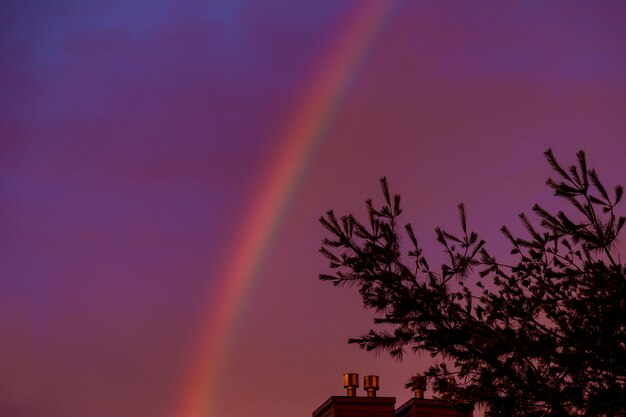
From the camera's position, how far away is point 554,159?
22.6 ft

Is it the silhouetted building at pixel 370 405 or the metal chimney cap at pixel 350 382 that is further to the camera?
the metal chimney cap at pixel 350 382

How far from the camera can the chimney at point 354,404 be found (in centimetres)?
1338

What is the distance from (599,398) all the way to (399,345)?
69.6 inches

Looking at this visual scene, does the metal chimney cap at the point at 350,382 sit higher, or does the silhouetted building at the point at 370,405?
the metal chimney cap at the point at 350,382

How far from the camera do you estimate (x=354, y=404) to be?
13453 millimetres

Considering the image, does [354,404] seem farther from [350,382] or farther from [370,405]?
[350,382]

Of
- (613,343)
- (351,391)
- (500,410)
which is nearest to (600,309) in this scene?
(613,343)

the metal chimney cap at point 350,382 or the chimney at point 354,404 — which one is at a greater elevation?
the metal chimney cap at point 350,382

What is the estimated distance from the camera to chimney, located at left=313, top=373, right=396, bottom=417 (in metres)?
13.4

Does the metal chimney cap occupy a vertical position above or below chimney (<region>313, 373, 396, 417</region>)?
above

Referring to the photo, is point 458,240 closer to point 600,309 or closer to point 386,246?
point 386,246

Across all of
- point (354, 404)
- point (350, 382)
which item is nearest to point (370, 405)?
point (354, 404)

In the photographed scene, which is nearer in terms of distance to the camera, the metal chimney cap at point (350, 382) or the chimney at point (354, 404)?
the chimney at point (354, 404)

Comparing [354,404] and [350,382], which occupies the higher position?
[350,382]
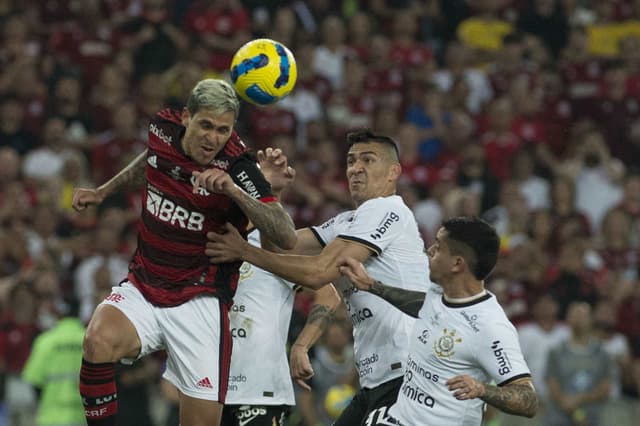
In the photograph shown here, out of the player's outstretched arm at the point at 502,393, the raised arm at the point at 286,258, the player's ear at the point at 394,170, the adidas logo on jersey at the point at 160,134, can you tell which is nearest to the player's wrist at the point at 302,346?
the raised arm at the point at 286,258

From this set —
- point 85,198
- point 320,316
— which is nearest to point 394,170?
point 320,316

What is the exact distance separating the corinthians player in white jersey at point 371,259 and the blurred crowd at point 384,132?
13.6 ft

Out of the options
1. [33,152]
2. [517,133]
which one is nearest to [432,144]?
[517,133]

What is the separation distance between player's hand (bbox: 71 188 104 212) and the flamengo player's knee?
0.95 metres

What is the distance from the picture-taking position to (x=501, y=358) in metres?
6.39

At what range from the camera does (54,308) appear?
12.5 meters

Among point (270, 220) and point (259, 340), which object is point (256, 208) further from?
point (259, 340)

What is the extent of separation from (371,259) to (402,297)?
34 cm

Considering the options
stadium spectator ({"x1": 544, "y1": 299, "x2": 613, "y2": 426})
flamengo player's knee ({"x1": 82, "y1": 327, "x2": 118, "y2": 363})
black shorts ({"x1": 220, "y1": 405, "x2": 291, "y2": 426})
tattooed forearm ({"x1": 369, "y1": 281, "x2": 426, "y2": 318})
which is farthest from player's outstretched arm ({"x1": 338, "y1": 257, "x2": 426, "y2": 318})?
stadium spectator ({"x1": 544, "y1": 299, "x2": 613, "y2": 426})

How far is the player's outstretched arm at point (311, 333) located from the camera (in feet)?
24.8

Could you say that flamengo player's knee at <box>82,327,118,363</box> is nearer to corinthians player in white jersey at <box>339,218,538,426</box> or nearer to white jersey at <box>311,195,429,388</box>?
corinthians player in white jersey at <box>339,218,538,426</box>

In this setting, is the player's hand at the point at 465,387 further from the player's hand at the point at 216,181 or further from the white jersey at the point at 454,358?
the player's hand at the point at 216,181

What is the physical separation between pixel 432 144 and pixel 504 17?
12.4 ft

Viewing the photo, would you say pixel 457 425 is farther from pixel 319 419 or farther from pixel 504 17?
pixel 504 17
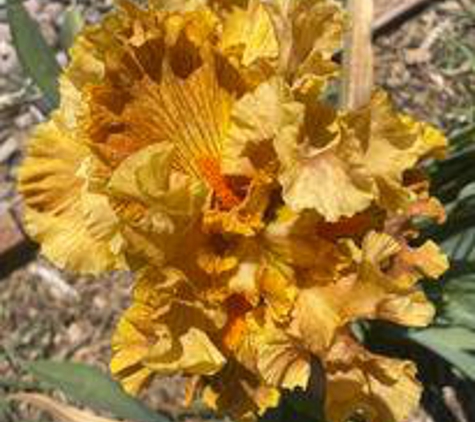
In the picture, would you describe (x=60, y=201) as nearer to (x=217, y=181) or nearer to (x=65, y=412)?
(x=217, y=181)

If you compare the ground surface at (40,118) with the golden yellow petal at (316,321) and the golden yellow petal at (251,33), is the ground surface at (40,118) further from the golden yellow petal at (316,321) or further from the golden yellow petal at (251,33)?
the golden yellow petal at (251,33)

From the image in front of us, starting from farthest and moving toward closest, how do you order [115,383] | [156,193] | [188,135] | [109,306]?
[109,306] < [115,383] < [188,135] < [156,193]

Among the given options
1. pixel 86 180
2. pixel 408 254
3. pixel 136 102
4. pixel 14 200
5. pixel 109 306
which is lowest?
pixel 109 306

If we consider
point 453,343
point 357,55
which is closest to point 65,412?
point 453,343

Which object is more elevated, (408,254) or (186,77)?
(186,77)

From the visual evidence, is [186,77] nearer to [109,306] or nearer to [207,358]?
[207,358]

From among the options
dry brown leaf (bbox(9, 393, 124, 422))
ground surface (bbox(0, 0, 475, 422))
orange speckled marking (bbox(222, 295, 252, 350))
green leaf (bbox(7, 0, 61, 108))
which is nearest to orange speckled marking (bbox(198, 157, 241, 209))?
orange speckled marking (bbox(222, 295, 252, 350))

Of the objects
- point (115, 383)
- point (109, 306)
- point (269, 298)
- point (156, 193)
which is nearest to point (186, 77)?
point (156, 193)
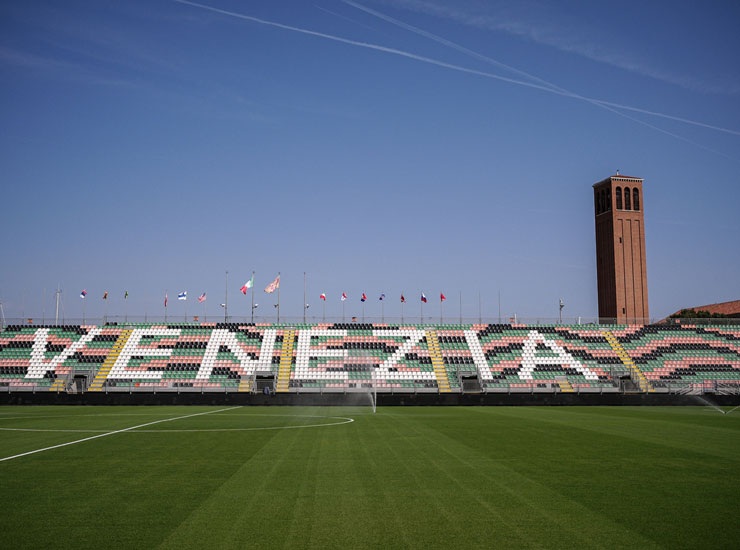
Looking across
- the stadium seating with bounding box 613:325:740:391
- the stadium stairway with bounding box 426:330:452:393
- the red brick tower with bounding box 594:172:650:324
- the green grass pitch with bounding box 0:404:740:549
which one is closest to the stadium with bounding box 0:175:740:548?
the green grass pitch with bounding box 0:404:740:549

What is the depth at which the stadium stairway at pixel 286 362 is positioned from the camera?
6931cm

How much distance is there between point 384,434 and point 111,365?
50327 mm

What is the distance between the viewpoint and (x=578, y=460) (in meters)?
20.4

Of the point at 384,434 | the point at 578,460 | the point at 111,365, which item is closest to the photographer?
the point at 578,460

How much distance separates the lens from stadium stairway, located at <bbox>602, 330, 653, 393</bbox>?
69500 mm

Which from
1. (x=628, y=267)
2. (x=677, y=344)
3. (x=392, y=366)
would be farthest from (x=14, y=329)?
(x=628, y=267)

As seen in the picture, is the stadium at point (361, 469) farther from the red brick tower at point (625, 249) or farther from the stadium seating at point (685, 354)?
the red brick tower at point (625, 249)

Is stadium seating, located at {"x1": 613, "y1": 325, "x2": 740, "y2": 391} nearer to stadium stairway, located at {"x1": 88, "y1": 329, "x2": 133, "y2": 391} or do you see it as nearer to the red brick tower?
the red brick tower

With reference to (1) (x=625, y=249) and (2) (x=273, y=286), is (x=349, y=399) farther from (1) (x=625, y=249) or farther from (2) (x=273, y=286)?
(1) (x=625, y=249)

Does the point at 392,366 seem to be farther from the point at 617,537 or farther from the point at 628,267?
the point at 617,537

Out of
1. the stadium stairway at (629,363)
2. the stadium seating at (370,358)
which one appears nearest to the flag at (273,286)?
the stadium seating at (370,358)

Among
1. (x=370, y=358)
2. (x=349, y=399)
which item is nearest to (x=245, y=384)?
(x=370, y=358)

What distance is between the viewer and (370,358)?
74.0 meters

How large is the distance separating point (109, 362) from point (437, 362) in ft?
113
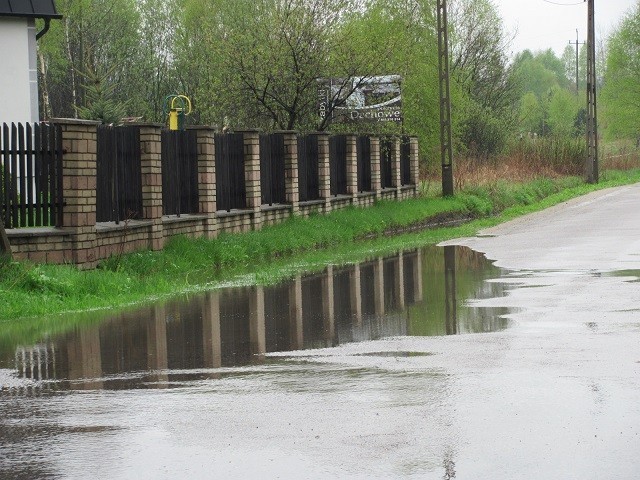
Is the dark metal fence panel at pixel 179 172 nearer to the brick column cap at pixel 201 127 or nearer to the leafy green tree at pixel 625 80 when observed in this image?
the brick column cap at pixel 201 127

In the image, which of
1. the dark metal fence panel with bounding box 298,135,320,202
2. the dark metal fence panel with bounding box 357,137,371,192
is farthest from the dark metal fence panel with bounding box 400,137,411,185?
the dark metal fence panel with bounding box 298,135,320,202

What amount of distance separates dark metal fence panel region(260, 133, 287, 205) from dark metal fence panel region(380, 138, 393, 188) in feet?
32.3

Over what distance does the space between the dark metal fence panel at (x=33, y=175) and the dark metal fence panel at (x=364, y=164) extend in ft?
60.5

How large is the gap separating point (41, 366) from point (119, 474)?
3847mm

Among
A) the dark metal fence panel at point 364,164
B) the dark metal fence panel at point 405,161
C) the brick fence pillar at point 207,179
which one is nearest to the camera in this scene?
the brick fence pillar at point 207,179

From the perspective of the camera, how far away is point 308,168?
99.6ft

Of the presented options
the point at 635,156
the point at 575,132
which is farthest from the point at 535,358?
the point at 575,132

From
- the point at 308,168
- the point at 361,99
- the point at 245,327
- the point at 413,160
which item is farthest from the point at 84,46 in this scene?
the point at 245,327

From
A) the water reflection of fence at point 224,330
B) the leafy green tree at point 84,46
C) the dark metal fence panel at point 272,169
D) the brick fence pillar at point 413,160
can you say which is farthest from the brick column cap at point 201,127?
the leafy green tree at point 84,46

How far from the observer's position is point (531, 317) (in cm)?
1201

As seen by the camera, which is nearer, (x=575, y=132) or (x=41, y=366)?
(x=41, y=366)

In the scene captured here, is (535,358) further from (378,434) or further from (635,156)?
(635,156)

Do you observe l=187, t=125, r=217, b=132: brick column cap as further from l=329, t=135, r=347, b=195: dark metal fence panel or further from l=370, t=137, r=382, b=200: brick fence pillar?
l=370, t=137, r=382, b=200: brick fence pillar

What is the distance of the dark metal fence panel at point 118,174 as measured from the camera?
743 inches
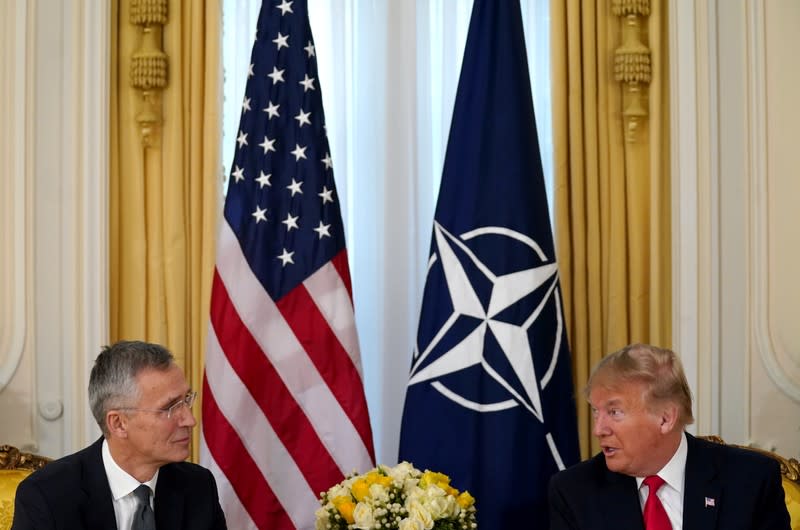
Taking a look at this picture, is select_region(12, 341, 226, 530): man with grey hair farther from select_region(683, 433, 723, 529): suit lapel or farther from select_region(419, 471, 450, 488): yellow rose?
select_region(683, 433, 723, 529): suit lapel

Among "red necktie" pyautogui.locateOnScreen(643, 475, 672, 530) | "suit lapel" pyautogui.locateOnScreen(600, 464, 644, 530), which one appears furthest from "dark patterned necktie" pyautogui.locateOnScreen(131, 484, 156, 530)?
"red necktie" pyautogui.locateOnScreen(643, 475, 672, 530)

• **Instructions for the task**
Retype, exactly and only, the lines running from the one with "Taking a look" through the final line of the listing above.

• **Answer for the task**
Taking a look at this picture, is select_region(12, 341, 226, 530): man with grey hair farther from select_region(683, 433, 723, 529): suit lapel or farther from select_region(419, 471, 450, 488): yellow rose?
select_region(683, 433, 723, 529): suit lapel

Among "red necktie" pyautogui.locateOnScreen(643, 475, 672, 530) | "suit lapel" pyautogui.locateOnScreen(600, 464, 644, 530), which one appears furthest from "dark patterned necktie" pyautogui.locateOnScreen(131, 484, 156, 530)?
"red necktie" pyautogui.locateOnScreen(643, 475, 672, 530)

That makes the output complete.